阅读文本
=====

Prometheus 部署 |

使用 Docker

Prometheus

所有 Prometheus 服务均可在 Quay.io 或 Docker Hub 上以 Docker 镜像的形式获取。

在 Docker 上运行 Prometheus 非常简单 docker run -p 9090:9090 prom/prometheus 。这将使用示例配置启动 Prometheus，并将其暴露在 9090 端口上。

Prometheus 数据存储在/prometheus容器内部的目录中，因此每次容器重启时数据都会被清除。要保存数据，您需要为容器设置持久存储（或绑定挂载）。

运行带有持久存储的 Prometheus 容器：

docker run -d \
    --name prometheus \
    -p 9090:9090 \
    -v /path/to/config:/etc/prometheus \
    -v /path/to/data:/prometheus \
    prom/prometheus \
    --config.file=/etc/prometheus/prometheus.yml \
    --web.enable-lifecycle

tip: 这里的/path/to/config 为配置目录，/path/to/data是数据目录

配置文件说明 prometheus.yml

global:
  scrape_interval:     15s # By default, scrape targets every 15 seconds.

=====

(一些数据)
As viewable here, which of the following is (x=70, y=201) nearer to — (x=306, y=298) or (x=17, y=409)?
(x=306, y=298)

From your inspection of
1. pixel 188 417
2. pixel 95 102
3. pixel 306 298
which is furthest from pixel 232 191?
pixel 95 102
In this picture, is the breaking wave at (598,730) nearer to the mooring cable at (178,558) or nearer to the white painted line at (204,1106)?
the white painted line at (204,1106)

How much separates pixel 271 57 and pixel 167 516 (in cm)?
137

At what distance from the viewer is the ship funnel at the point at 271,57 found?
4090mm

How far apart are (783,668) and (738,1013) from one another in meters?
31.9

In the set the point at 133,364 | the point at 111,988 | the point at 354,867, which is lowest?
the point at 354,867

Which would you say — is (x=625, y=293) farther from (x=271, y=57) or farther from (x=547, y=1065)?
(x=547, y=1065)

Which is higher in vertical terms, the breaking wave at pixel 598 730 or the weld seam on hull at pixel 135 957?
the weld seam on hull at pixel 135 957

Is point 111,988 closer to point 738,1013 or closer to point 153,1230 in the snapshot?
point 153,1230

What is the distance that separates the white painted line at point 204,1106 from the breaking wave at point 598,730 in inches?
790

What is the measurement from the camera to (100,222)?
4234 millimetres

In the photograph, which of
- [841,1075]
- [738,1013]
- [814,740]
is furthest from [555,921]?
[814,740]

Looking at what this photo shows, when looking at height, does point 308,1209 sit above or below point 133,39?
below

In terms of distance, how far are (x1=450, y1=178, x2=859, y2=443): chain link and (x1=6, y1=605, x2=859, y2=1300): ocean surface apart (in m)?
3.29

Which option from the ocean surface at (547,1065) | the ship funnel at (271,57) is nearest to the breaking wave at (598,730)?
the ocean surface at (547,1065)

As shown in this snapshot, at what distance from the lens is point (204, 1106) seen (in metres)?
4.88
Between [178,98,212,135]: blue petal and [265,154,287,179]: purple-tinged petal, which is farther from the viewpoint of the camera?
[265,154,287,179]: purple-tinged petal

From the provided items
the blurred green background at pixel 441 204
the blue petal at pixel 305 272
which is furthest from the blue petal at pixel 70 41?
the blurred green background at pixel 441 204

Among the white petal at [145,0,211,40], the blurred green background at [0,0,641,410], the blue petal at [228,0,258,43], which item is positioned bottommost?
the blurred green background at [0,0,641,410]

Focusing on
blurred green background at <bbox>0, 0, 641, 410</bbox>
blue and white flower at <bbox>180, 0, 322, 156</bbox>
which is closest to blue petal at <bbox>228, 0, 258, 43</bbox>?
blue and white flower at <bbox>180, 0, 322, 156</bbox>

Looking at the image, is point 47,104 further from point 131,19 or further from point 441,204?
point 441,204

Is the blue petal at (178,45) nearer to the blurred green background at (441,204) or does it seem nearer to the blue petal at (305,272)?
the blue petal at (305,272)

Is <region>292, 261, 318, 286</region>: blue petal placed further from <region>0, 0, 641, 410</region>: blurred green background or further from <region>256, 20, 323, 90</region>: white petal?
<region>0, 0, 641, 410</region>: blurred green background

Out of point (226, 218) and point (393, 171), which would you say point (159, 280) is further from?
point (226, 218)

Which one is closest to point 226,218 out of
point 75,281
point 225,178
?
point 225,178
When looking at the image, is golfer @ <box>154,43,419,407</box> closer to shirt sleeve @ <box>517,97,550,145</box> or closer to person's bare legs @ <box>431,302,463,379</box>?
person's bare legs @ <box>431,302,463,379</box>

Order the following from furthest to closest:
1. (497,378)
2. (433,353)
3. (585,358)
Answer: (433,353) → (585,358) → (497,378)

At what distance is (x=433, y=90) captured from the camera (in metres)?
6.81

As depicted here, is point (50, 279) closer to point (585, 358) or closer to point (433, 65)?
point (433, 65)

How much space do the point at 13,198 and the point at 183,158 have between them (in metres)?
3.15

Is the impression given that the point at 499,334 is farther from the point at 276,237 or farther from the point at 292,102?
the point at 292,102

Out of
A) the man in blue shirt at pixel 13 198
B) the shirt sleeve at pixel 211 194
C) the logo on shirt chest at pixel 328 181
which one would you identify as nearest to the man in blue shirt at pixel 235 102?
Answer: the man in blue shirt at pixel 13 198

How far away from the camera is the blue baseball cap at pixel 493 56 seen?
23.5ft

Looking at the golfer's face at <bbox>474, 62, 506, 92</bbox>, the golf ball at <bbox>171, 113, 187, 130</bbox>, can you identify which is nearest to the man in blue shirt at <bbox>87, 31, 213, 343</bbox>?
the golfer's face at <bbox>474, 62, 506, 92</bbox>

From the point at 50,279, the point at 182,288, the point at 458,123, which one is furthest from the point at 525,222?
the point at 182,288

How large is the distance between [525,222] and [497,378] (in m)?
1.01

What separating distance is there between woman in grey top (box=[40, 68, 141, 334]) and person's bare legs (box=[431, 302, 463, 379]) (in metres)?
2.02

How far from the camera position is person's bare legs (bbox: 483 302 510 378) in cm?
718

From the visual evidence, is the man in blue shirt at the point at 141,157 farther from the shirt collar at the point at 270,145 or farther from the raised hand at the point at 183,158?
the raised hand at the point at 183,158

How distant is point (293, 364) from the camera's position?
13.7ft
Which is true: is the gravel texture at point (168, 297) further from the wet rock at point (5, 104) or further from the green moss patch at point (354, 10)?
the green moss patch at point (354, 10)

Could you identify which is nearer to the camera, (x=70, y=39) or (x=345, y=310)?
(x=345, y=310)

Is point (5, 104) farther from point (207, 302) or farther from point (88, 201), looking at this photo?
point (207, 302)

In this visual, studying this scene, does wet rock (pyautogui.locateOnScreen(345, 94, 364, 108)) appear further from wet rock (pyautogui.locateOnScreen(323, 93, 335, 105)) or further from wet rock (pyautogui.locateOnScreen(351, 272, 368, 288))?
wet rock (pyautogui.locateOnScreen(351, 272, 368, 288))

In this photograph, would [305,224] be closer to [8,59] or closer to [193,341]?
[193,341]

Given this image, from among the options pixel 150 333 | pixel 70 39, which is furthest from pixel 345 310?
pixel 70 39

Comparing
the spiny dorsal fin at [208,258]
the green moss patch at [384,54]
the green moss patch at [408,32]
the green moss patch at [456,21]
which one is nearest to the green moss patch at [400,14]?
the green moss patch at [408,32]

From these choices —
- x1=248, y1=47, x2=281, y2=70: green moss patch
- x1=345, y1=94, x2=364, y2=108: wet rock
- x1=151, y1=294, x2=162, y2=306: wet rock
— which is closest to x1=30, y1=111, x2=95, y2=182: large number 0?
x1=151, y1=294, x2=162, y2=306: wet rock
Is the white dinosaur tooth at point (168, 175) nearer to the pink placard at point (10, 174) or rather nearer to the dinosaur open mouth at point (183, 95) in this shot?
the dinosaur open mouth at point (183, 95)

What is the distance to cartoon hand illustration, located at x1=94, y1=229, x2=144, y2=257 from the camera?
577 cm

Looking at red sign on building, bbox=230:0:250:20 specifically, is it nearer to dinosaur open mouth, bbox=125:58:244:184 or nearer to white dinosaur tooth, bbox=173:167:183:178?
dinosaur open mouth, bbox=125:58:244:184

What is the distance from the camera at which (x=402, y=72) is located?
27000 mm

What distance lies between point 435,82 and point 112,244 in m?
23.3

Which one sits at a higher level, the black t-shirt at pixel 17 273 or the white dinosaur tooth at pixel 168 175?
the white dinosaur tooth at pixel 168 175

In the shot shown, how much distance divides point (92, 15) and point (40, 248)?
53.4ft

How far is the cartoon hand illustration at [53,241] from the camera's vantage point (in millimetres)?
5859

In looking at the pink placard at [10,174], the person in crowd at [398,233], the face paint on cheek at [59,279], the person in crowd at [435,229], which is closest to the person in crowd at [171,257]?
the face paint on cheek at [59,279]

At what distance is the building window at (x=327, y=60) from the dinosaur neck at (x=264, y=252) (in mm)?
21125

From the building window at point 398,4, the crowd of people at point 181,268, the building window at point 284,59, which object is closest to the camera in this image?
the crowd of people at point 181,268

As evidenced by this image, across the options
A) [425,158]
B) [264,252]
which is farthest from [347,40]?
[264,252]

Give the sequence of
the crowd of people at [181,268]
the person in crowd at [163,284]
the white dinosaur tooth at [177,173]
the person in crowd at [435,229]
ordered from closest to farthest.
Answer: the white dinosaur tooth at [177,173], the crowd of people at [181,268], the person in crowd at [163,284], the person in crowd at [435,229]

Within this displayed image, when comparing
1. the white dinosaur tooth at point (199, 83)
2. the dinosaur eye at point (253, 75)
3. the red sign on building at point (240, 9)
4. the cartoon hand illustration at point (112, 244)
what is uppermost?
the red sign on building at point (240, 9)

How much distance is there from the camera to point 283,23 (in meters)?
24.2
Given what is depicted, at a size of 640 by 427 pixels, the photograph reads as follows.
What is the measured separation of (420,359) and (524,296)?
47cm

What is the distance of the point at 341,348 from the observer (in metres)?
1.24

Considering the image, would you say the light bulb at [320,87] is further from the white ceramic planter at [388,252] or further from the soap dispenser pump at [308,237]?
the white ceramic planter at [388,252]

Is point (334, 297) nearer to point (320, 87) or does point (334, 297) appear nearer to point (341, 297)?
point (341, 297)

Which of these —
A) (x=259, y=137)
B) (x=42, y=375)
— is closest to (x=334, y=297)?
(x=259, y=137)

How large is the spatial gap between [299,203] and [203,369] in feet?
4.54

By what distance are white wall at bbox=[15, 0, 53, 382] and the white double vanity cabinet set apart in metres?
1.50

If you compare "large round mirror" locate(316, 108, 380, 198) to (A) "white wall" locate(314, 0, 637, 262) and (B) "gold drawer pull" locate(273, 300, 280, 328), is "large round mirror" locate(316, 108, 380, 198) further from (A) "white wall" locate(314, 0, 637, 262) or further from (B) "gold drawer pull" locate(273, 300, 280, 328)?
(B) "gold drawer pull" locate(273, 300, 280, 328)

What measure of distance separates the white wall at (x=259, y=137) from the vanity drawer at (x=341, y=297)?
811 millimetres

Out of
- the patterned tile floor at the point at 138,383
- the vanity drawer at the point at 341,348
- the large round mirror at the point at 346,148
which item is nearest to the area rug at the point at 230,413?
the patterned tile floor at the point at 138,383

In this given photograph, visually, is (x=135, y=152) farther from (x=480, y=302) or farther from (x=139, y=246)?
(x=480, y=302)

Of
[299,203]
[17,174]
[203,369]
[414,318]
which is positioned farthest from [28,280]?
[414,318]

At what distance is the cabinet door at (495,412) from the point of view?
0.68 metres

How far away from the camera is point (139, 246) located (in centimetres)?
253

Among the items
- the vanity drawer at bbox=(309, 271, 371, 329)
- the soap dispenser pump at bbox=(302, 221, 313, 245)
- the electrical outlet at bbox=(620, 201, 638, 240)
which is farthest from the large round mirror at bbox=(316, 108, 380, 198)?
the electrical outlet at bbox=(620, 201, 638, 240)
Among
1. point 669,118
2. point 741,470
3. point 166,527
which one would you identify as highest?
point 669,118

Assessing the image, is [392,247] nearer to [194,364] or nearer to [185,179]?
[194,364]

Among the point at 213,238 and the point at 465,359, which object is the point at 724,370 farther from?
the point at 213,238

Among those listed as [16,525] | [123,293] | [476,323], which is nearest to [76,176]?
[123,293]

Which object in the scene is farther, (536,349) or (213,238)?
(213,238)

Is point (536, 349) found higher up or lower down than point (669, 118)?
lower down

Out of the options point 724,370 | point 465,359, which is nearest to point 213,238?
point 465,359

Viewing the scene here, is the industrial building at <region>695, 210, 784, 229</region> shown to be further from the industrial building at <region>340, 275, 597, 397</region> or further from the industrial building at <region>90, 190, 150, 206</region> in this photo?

=====

任务指令
一字不改地输出 Prometheus 部署文本中从“Prometheus 部署 |”到“设置持久存储（或绑定挂载）。”的这一段。 上述数据与此无关。

任务回答
Prometheus 部署 |

使用 Docker

Prometheus

所有 Prometheus 服务均可在 Quay.io 或 Docker Hub 上以 Docker 镜像的形式获取。

在 Docker 上运行 Prometheus 非常简单 docker run -p 9090:9090 prom/prometheus 。这将使用示例配置启动 Prometheus，并将其暴露在 9090 端口上。

Prometheus 数据存储在/prometheus容器内部的目录中，因此每次容器重启时数据都会被清除。要保存数据，您需要为容器设置持久存储（或绑定挂载）。